Jeff McNaughton, better known on Rooney Moon stations as Duffy Moon, told the commission he normally finalizes the contract with Western around the end of April. That’s when numerous businesses were closed due to state public health orders.
“Frankly, a lot of businesses have felt the pain of that,” McNaughton said. “We came to the conclusion, as Mayor Morris alluded to, that fundraising wasn’t really appropriate at that time. We also weren’t comfortable signing a contract that would lock us into a $20,000 fireworks show when we had no idea (what restrictions would remain in place).”
The normal Smoke on the Water show includes a 3:1 ratio of aerial effects that can be seen throughout the city and ground effects primarily for park visitors. This time, McNaughton said, the show will be all aerial fireworks.
While people will be asked to stay out of the park, they will be encouraged to use the parking lots at the Hilltop Center. Red Arrow owner Rocky Bernard, McNaughton said, has agreed to forego one night of drive-in movie business to open up that parking space.
Regarding commission questions of keeping the park clear, officials said there was no real way to keep everybody out of the park, but keeping the park mostly clear and encouraging COVID-19 safe practices felt achievable. City Manager Justin Howalt said he would plan to close streets where the fireworks would be launched and cordon the park with caution tape. Capt. Robert Telles of the Clovis Police Department said there would be officers assigned to the park, but “this is going to be a very small contingency compared with what we’ll normally have out there.”

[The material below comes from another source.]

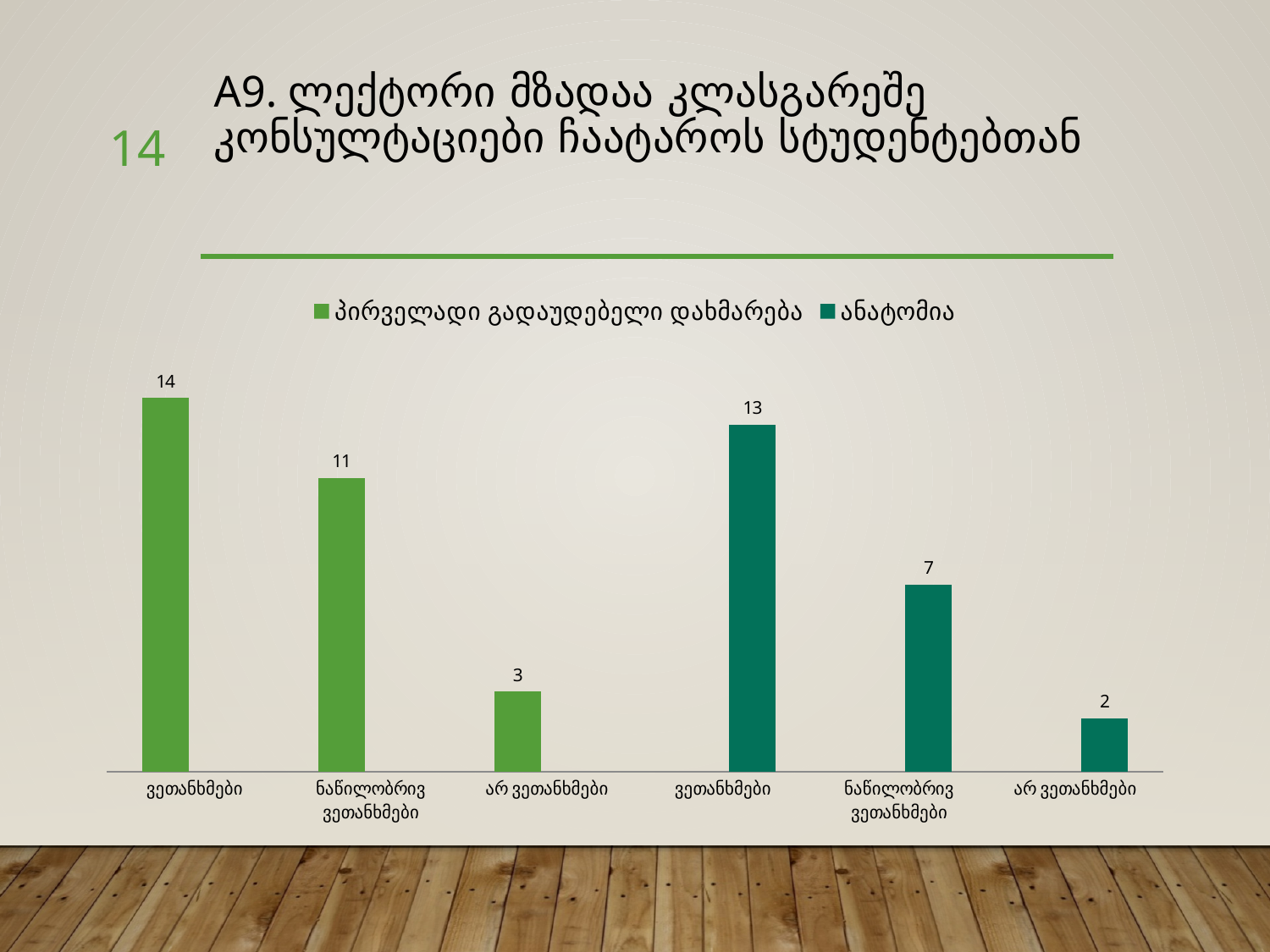
Which is larger: "ნაწილობრივ ვეთანხმები" in the "პირველადი გადაუდებელი დახმარება" series or "ნაწილობრივ ვეთანხმები" in the "ანატომია" series? პირველადი გადაუდებელი დახმარება What is the difference between "ნაწილობრივ ვეთანხმები" and "არ ვეთანხმები" in the "ანატომია" series? 5 What kind of chart is shown on the slide? Bar chart What is the difference between the "ვეთანხმები" values of the "პირველადი გადაუდებელი დახმარება" and "ანატომია" series? 1 Which category has the highest value in the "ანატომია" series? ვეთანხმები What is the value for "ვეთანხმები" in the "ანატომია" series? 13 What is the value for "ნაწილობრივ ვეთანხმები" in the "ანატომია" series? 7 Which category has the lowest value in the "პირველადი გადაუდებელი დახმარება" series? არ ვეთანხმები Do the values in the "ანატომია" series rise or fall from "ვეთანხმები" to "არ ვეთანხმები"? Fall How many series does the legend list? 2 What is the value for "ვეთანხმები" in the "პირველადი გადაუდებელი დახმარება" series? 14 What is the value for "არ ვეთანხმები" in the "პირველადი გადაუდებელი დახმარება" series? 3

According to city code, lodgers tax dollars are collected through a 5% tax on hotel and motel bills. From what is collected, 30% goes directly into the city’s general fund and at least 40% is designated for “advertising, publicizing and promoting tourist-related attractions, facilities and events.”
Helen Casaus, who cast the dissenting vote, felt it was hypocritical that commissioners consistently scrutinize Chamber of Commerce requests for lodgers tax dollars and then open the wallet up for fireworks.
“Are we going to do this every year? Is this going to come before us every year? We need to revisit our lodgers tax if this is the case,” Casaus said, noting that many constituents she spoke with were against the expenditure.
Count Danny Jariwala, a Clovis hotel operator and one-time lodgers tax board member, among them. During state-mandated vacancy limits, Jariwala has consistently asked for county and city relief for himself and other small businesses. He’s been told the state antidonation clause makes such requests difficult. He said he appreciated an effort by city staff to waive sewer fees for rooms the state won’t let him rent, and noted savings around $400 or $500 on quarterly billing cycles, but countered he believes Portales’ city council and Chamber of Commerce have done more to get CARES Act relief payments to small businesses affected by the pandemic.
Jariwala noted he has suggested additional relief come from the lodgers tax fund. While he understands the city and county intent to create a night of normalcy for residents, he said using the lodgers tax feels like salt in the wound.
“My concern was we are the very same businesses that contribute to Smoke on the Water,” Jariwala said. “I’m not saying every year, but both of my businesses have done it. Instead of helping the very same businesses and trying to figure out how they could help, they’re willing to contribute the funds for the fireworks display. They (government entities) decided to ignore us and use the very same funds towards an entertainment event. That is ridiculous.”
Commissioner Juan Garza, the commission representative on the lodgers tax board, felt the pandemic created an exception.
“I think the public has been in their houses for so long they need to be doing something a little different,” Garza said before moving for approval. “This is the only time, I think, we can make an exception and do lodgers tax … to do something for the public.”
Commissioner Gary Elliott was absent from the meeting, and did not cast a vote.